Just hours after unveiling its pseudo-Web browser "Axis," which serves as a visual search tool on desktop and mobile devices, Yahoo was forced to disable the Chrome version on the desktop due to security concerns. Turns out the company accidentally leaked the private security key used to sign the extension, which could allow anyone to create malicious plugins masquerading as official Yahoo! software.

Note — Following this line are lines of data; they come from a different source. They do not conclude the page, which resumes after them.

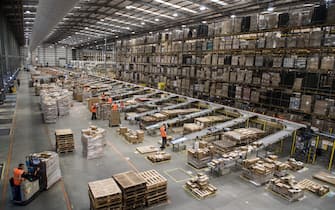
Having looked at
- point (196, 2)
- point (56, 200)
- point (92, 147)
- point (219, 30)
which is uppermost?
point (196, 2)

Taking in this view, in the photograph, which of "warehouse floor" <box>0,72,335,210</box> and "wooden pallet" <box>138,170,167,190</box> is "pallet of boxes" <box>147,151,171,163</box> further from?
"wooden pallet" <box>138,170,167,190</box>

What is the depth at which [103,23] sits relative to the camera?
31750 millimetres

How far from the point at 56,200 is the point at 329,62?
1292 cm

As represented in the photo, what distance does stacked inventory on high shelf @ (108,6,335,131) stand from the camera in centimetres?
1197

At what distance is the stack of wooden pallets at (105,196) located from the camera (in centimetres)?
589

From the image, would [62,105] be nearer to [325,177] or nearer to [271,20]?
[271,20]

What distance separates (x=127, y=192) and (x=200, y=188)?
8.18ft

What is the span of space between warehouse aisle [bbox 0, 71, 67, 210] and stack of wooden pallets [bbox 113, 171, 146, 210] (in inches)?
68.1

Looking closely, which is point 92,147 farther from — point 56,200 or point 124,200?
point 124,200

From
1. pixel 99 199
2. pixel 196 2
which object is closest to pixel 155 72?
pixel 196 2

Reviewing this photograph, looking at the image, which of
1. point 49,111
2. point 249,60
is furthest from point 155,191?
point 249,60

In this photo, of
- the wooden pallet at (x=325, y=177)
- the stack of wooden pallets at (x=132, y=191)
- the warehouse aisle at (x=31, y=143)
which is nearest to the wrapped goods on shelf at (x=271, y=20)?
the wooden pallet at (x=325, y=177)

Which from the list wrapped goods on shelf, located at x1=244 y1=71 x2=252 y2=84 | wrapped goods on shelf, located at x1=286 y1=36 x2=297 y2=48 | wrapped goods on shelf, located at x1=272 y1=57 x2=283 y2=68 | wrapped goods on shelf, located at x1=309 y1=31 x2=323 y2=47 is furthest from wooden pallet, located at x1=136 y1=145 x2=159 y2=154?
wrapped goods on shelf, located at x1=309 y1=31 x2=323 y2=47

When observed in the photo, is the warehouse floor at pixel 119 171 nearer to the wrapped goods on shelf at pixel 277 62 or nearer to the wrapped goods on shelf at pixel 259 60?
the wrapped goods on shelf at pixel 277 62
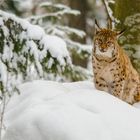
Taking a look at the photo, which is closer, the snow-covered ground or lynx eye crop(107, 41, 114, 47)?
the snow-covered ground

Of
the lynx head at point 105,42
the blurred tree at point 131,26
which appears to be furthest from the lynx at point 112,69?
the blurred tree at point 131,26

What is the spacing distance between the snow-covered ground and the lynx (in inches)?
25.1

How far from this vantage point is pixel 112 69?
6.26 m

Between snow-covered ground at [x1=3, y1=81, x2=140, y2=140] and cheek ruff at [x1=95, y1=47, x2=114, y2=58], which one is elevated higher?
cheek ruff at [x1=95, y1=47, x2=114, y2=58]

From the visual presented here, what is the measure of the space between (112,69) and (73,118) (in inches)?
56.4

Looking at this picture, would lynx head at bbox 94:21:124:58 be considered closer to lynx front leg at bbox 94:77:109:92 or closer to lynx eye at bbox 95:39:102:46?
lynx eye at bbox 95:39:102:46

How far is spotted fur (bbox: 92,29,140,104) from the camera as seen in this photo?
611 cm

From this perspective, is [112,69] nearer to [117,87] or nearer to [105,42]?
[117,87]

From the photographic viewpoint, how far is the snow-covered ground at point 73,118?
4.83m

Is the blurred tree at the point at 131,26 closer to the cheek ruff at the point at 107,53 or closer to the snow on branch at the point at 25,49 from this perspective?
the snow on branch at the point at 25,49

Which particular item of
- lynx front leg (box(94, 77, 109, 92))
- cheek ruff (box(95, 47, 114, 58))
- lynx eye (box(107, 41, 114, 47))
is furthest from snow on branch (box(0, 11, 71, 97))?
lynx eye (box(107, 41, 114, 47))

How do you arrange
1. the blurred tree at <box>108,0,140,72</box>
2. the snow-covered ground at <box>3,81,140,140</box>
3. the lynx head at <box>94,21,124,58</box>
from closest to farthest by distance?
1. the snow-covered ground at <box>3,81,140,140</box>
2. the lynx head at <box>94,21,124,58</box>
3. the blurred tree at <box>108,0,140,72</box>

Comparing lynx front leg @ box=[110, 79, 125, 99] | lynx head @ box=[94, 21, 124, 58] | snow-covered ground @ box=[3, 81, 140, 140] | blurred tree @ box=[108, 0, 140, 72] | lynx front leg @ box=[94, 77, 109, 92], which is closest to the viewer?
snow-covered ground @ box=[3, 81, 140, 140]

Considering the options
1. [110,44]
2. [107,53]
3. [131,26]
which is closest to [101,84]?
[107,53]
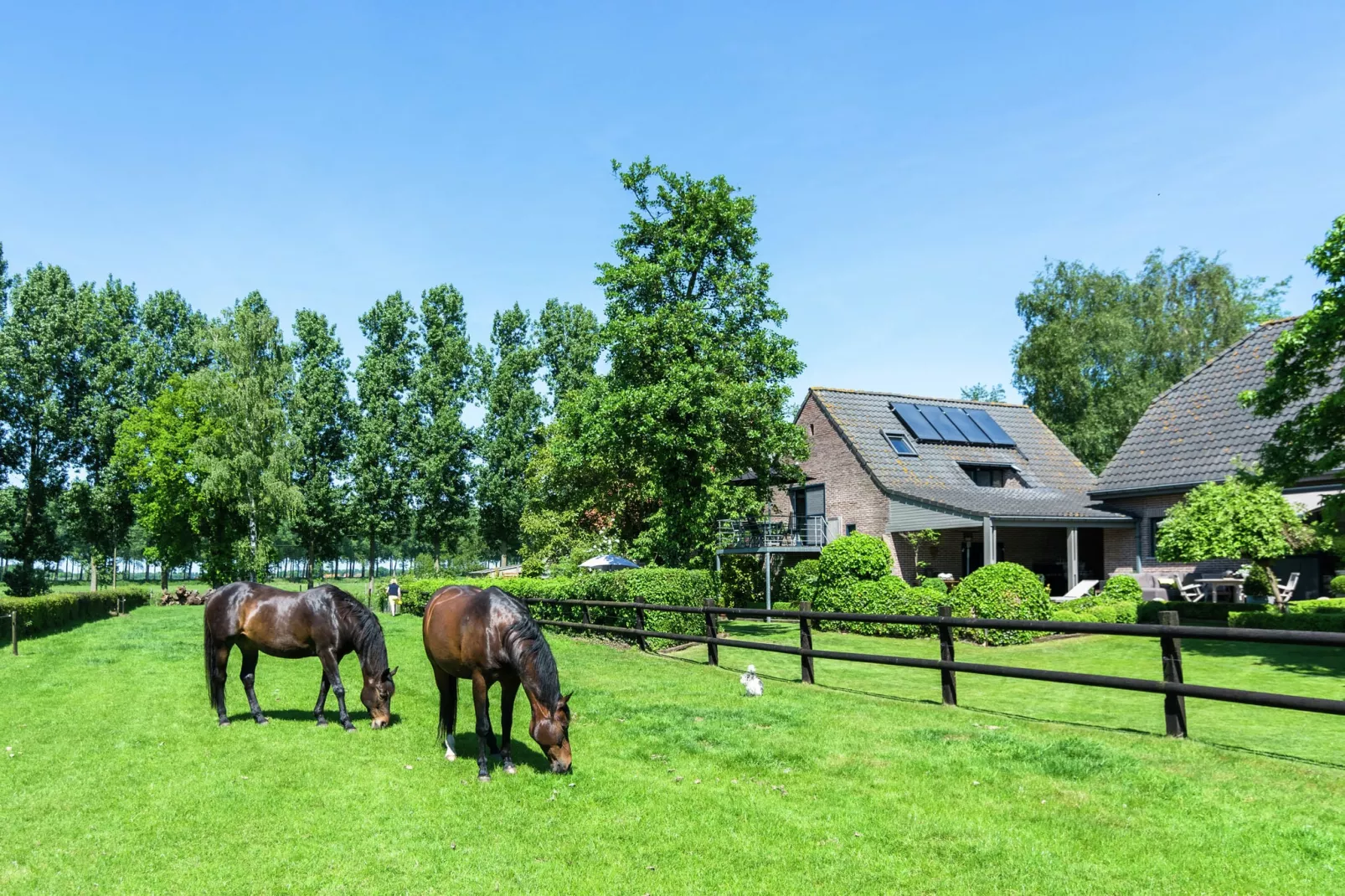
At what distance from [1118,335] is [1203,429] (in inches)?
892

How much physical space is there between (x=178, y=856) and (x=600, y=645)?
13.2 metres

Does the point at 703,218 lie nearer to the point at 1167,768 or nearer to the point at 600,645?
the point at 600,645

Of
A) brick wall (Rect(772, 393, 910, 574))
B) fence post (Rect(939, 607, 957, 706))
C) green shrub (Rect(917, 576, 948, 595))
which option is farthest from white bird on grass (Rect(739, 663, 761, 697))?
brick wall (Rect(772, 393, 910, 574))

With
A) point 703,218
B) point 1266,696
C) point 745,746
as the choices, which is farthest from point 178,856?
point 703,218

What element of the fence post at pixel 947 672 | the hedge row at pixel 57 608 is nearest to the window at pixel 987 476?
the fence post at pixel 947 672

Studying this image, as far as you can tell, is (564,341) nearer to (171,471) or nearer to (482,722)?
(171,471)

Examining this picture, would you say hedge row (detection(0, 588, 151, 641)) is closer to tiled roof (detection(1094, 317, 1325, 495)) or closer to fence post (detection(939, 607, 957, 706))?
fence post (detection(939, 607, 957, 706))

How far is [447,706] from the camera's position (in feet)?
28.8

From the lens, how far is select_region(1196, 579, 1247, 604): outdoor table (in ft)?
70.6

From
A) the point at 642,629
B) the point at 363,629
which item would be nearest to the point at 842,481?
the point at 642,629

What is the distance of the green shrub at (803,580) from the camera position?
83.0 feet

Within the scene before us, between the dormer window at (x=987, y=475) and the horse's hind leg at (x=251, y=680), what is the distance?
91.9 feet

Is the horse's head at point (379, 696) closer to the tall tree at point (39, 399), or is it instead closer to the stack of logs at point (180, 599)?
the stack of logs at point (180, 599)

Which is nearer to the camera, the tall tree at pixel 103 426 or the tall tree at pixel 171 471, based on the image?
the tall tree at pixel 171 471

Australian security blogger Nik Cubrilovic, who last year garnered notice for identifying Facebook's tracking cookies, first exposed the certificate blunder on his blog and advised users not to install the extension "until the issue is clarified". Cubrilovic explained that by inadvertently making this key public, people could use it sign malicious software and trick Google into thinking it was legitimate:

"The clearest implication is that with the private certificate file and a fake extension you can create a spoofed package that captures all web traffic, including passwords, session cookies, etc. The easiest way to get this installed on a victim's machine would be to DNS spoof the update URL. The next time the extension attempts to update it will silently install and run the spoofed extension."

Yahoo has since released an updated version of the extension that removes the private key. The company also blacklisted the exposed certificate key with Google so that anyone who had already installed the Chrome extension for Axis won't be vulnerable to such attacks in the future.

All in all the company was quick to react and address security concerns, but the fumbled launch certainly isn't helping the struggling firm look particularly good after the resume-padding drama that forced then CEO Scott Thompson to resign, and insider trading charges involving a former Yahoo executive.